*EXTRAIT FOURNI*.
· · ·

Ce témoignage du colonel-major Sanou est accueilli par le général de brigade et son conseil comme pain béni, car étant en droite ligne avec ce que le président du CND a maintes fois déclaré à la barre. Toute chose qui prouve, selon Me Aziz Dabo, que « certaines déclarations de certains témoins sont des déclarations millimétrées et programmées » pour enfoncer le père spirituel de l’ex-RSP. Avant de rejoindre le box des accusés, le général Diendéré n’a pas manqué de remercier l’officier supérieur pour sa franchise à la barre.
« Que ce procès serve d'école aux jeunes frères d'armes »
Après le colonel-major Pierre Sanou, c’est le colonel-major Sié Toué, commandant du groupement central des armées au moment du coup d’Etat de septembre 2015, qui était à la barre. Contrairement au colonel-major Pierre Sanou, le colonel Toué, lui, n’a pas été convié à la réunion du 16 septembre 2015. Il affirme que c’est de façon informelle avec ses pairs qu’il a eu un débriefing sur la situation. A la réunion du 17 septembre 2015 à laquelle il a pris part, il affirme que Golf a fait savoir à l’assistance que c’est un mouvement d’humeur du RSP qui s’est soldé par un coup d’Etat qu’il assume avec le CND comme organe et a demandé l’accompagnement de l’armée pour son opérationnalisation. Il souligne que le président du CND a rassuré les uns et les autres de la sécurisation du pays, de la continuité des négociations avec notamment l’arrivée des chefs d’Etat de la CEDEAO et de la rencontre qu’il devait avoir avec Ibn Chambas qui était sur le sol burkinabè et les ambassadeurs de France et des Etats-Unis au Burkina Faso. L’autre aspect important mentionné par ce témoin est que lors de cette réunion, le général Diendéré a annoncé la libération des otages, excepté le président de la Transition Michel Kafando, le Premier ministre Yacouba Isaac Zida, le ministre de la Fonction publique, Augustin Loada, et le ministre de l’Habitat, René Bagoro. Pour les deux derniers, l’actuel attaché de défense près la représentation du Burkina Faso à Abuja a affirmé que le nouveau président du Faso a dit que le motif de leur rétention était qu’ils étaient des activistes de la société civile, mais qu’ils allaient être libérés plus tard.

· · ·

*LIGNES FOURNIES*.

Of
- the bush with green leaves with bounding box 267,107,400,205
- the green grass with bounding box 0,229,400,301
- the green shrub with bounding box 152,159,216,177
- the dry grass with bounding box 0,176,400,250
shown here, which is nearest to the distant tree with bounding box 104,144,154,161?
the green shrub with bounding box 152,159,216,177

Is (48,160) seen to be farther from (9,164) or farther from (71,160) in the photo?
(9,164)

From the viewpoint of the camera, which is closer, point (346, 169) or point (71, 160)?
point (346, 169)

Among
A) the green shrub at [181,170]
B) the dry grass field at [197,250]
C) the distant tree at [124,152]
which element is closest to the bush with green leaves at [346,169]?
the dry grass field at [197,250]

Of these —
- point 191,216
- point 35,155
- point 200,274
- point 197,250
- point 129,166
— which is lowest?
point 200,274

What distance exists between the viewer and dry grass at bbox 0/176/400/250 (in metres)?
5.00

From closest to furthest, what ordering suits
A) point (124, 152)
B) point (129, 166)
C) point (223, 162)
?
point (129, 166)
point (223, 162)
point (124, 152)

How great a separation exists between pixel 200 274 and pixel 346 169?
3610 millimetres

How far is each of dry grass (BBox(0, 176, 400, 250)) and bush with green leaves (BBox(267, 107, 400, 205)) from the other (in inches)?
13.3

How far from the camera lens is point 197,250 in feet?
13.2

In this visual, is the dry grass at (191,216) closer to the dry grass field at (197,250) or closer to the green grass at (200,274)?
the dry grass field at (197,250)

· · ·

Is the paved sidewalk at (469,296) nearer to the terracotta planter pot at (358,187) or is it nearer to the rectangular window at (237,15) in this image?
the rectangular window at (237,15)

· · ·

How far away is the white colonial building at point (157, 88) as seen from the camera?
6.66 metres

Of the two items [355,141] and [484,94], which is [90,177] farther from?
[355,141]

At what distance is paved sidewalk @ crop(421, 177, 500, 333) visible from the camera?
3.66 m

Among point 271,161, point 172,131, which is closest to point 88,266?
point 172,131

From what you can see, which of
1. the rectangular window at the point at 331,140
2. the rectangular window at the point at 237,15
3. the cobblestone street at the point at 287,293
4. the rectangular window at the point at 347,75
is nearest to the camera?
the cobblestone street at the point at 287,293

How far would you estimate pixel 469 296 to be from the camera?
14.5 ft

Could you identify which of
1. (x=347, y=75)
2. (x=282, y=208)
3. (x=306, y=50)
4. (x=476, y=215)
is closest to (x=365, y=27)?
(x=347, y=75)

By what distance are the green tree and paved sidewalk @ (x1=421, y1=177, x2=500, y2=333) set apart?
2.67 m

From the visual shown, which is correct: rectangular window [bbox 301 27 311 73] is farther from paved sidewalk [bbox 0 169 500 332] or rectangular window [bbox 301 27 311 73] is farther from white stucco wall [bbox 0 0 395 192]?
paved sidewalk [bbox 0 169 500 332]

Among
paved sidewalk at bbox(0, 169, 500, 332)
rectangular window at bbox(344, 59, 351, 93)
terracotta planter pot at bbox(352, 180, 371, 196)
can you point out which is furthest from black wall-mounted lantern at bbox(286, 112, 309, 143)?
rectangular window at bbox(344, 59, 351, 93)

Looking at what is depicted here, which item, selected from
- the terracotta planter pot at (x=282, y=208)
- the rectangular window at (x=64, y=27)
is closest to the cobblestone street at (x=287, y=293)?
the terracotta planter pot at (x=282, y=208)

· · ·

*SÉRIE DE CONSIGNES*.
1. Dans l'extrait fourni, quelle fonction le colonel-major Sié Toué exerçait-il lors du coup d'État de septembre 2015 ?
2. Poursuivez le compte rendu de ce procès à la suite de la dernière phrase de l'extrait fourni.
Les lignes n'interviennent en rien ici.

*RÉSULTATS DES CONSIGNES*.
1. Il était commandant du groupement central des armées.

2.
Avant de quitter la barre, le colonel-major Sié Toué n’a pas manqué d’exprimer sa compassion aux parents de victimes et aux blessés. Il a surtout souhaité qu’à la lumière de ce procès ; l’armée burkinabè s’éloigne de la scène politico-politicienne pour se consacrer pleinement à la défense du territoire qui lui est dévolue. « Que ce procès serve d'école aux jeunes frères d'armes », a-t-il émis comme vœu.
La retranscription de certains audio remis en cause par le témoin
A la suite du colonel-major Sié Toué, c’est le lieutenant-colonel Paul Henri Damiba, alors chef de corps à Dori, qui est passé témoigner. Contrairement aux deux autres, lui n’a participé à aucune des réunions. Au moment des faits, il a expliqué avoir interagi avec le général Gilbert Diendéré, le général de gendarmerie Djibril Bassolé et le commandant Abdoul Aziz Korogo, alors chef de corps par intérim du Régiment de sécurité présidentielle (RSP).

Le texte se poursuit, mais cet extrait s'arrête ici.